• _Your task_
Would you transcribe each entry exactly as it stands, omitting the pictures?

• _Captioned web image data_
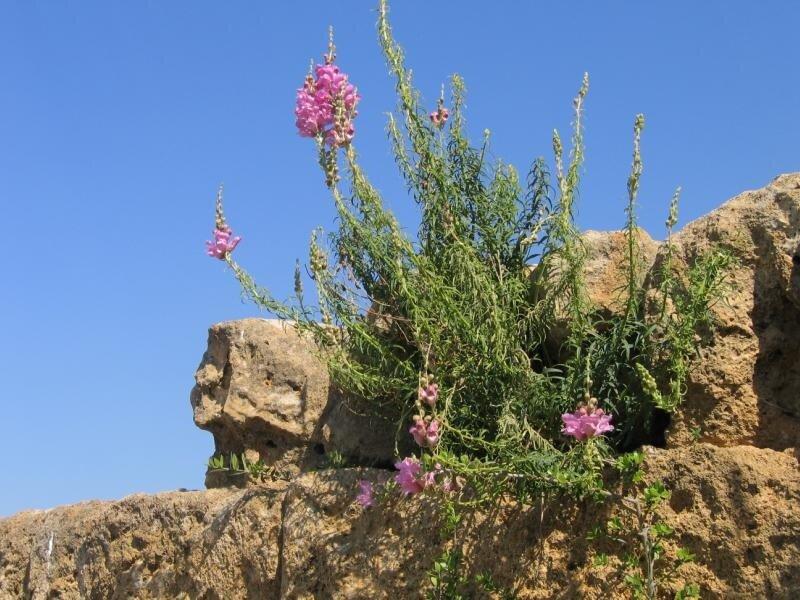 На руинах Агридженто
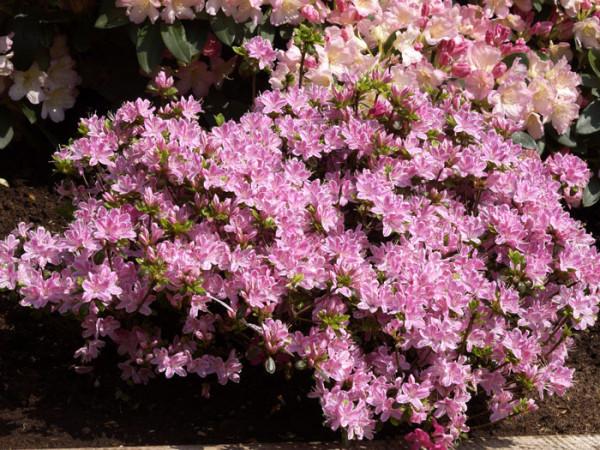 Rhododendron obtusum 'Kermesina Rose', wintergrüne japanische Gartenazalee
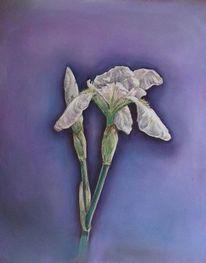 Pastellmalerei, Schwertlilie, Blumen, Zeichnungen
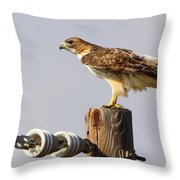 Red Tailed Hawk Perched Throw Pillow
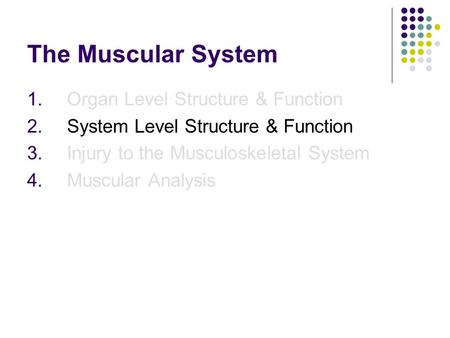 The Muscular System 1.Organ Level Structure & Function 2.System Level Structure & Function 3.Injury to the Musculoskeletal System 4.Muscular Analysis.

• _Solution for this task_
 На руинах Агридженто
 Rhododendron obtusum 'Kermesina Rose', wintergrüne japanische Gartenazalee
 Pastellmalerei, Schwertlilie, Blumen, Zeichnungen
 Red Tailed Hawk Perched Throw Pillow
 The Muscular System 1.Organ Level Structure & Function 2.System Level Structure & Function 3.Injury to the Musculoskeletal System 4.Muscular Analysis.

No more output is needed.